Here we can see both options to set maximum CPU runtime as well as maximum memory used limit. For CPU limit we first get soft and hard limit for that specific resource (RLIMIT_CPU) and then set it using number of seconds specified by argument and previously retrieved hard limit. Finally, we register signal that causes system exit if CPU time is exceeded. As for the memory, we again retrieve soft and hard limit and set it using setrlimit with size argument and retrieved hard limit.

Comparison Operators the Easy Way

It can be pretty annoying to implement all the comparison operators for one class, considering there are quite a few of them - lt , le , gt , or ge. But what if there was an easier way to do it? functools.total_ordering to the rescue:

from functools import total_ordering

@total_ordering
class Number:
	def __init__(self, value):
		self.value = value

	def __lt__(self, other):
		return self.value < other.value

	def __eq__(self, other):
		return self.value == other.value

print(Number(20) > Number(3))
print(Number(1) < Number(5))
print(Number(15) >= Number(15))
print(Number(10) <= Number(2))

How does this actually work? total_ordering decorator is used to simplify the process of implementing ordering of instances for our class. It's only needed to define lt and eq, which is the minimum needed for mapping of remaining operations and that's the job of decorator - it fills the gaps for us.

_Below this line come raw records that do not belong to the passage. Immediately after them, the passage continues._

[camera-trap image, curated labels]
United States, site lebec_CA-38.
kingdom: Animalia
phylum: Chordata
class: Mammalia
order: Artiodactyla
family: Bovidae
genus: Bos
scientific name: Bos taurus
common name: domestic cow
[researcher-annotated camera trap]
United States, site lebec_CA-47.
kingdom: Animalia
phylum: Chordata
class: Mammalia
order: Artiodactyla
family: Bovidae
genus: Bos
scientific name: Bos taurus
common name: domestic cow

Defining Multiple Constructors in a Class

One feature that is very common in programming languages, but not in Python, is function overloading. Even though you can't overload normal functions, you can still (kinda) overload constructors using class methods:

import datetime

class Date:
    def __init__(self, year, month, day):
        self.year = year
        self.month = month
        self.day = day

    @classmethod
    def today(cls):
        t = datetime.datetime.now()
        return cls(t.year, t.month, t.day)

d = Date.today()
print(f"{d.day}/{d.month}/{d.year}")
# 14/9/2019

You might be inclined to put all the logic of alternate constructors into init and solve it using *args, **kwargs and bunch of if statements instead of using class methods. That could work, but it can become hard to read and hard to maintain. I would therefore recommend to put very little logic into init and perform all the operations in separate methods/constructors. This way you will get code that is clean and clear both for the maintainer and user of the class.

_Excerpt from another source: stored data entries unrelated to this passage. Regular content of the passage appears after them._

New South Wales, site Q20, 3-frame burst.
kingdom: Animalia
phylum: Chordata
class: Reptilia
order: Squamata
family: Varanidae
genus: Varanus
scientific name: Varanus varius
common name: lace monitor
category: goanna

Caching Function Calls Using Decorator

Have you ever wrote a function that was performing expensive I/O operations or some fairly slow recursive function that could benefit from caching (memoizing) of it's results? If you did, then there is easy solution to that using lru_cache from functools:

from functools import lru_cache
import requests

@lru_cache(maxsize=32)
def get_with_cache(url):
    try:
        r = requests.get(url)
        return r.text
    except:
        return "Not Found"


for url in ["https://google.com/",
            "https://martinheinz.dev/",
            "https://reddit.com/",
            "https://google.com/",
            "https://dev.to/martinheinz",
            "https://google.com/"]:
    get_with_cache(url)

print(get_with_cache.cache_info())
# CacheInfo(hits=2, misses=4, maxsize=32, currsize=4)

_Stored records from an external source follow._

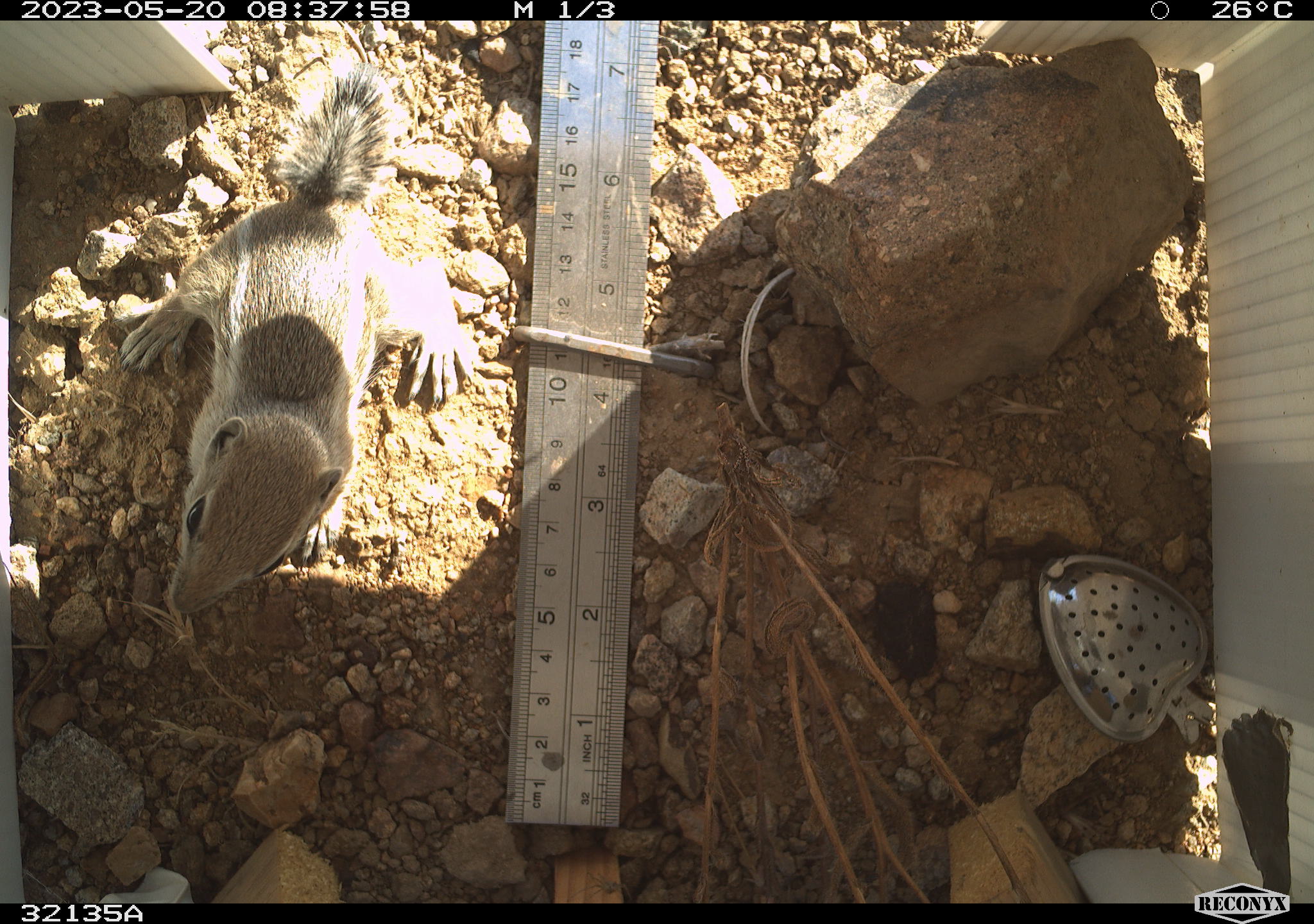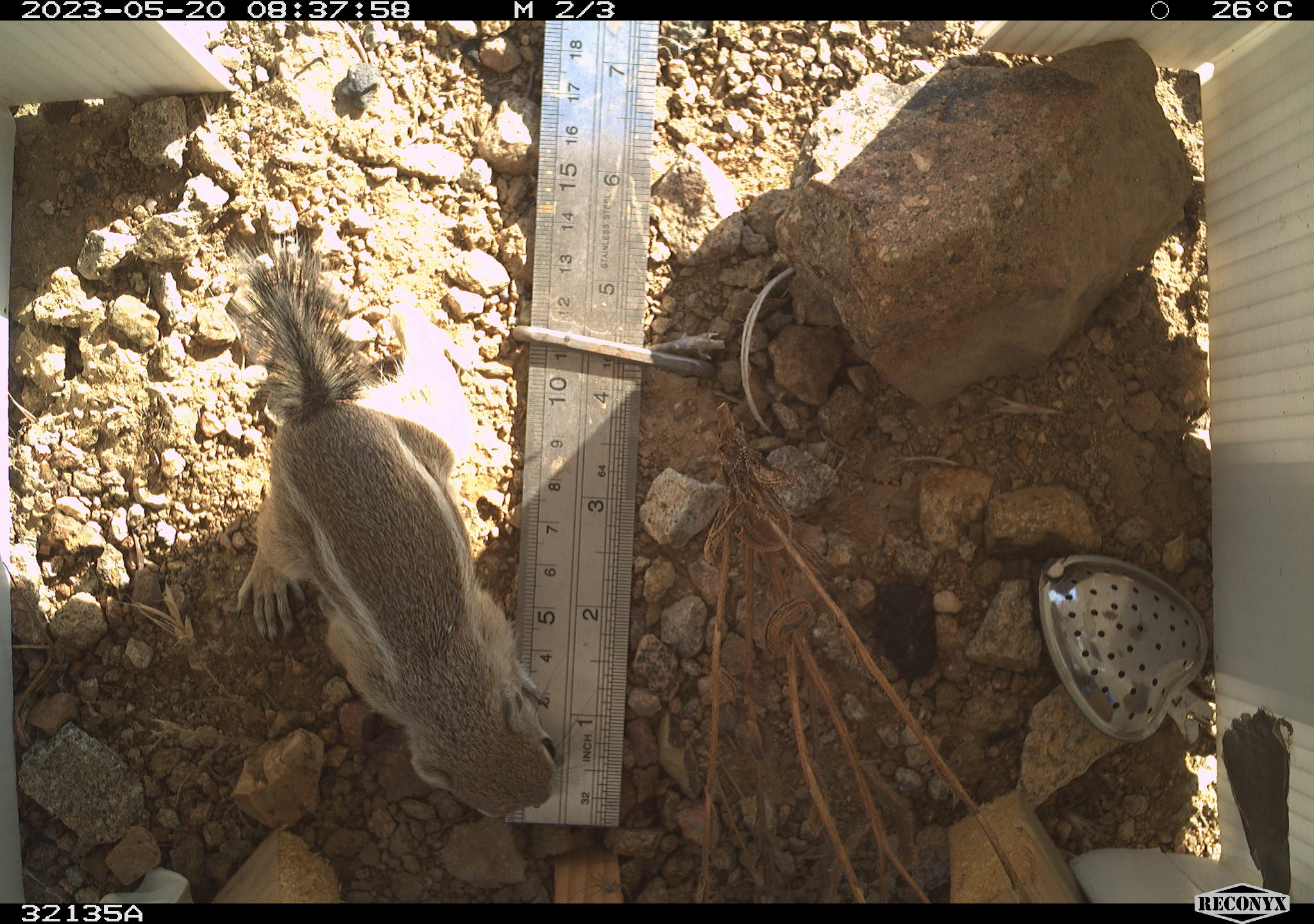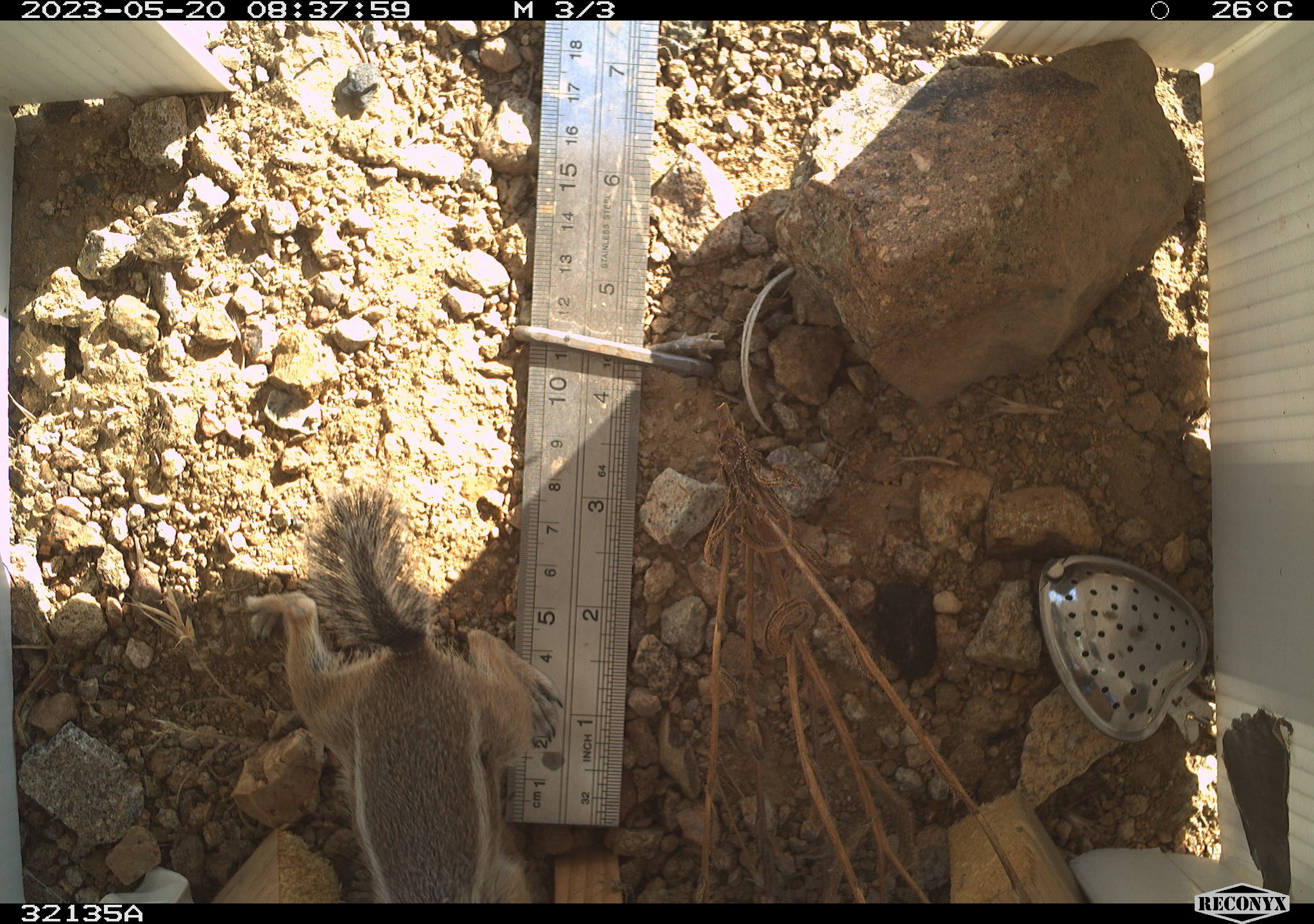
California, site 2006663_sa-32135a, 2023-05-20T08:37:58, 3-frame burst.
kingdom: Animalia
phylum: Chordata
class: Mammalia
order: Rodentia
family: Sciuridae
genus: Ammospermophilus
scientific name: Ammospermophilus leucurus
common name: white-tailed antelope squirrel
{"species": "white-tailed antelope squirrel (Ammospermophilus leucurus)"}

In this example we are doing GET requests that are being cached (up to 32 cached results). You can also see that we can inspect cache info of our function using cache_info method. The decorator also provides a clear_cache method for invalidating cached results. I want to also point out, that this should not be used with a functions that have side-effects or ones that create mutable objects with each call.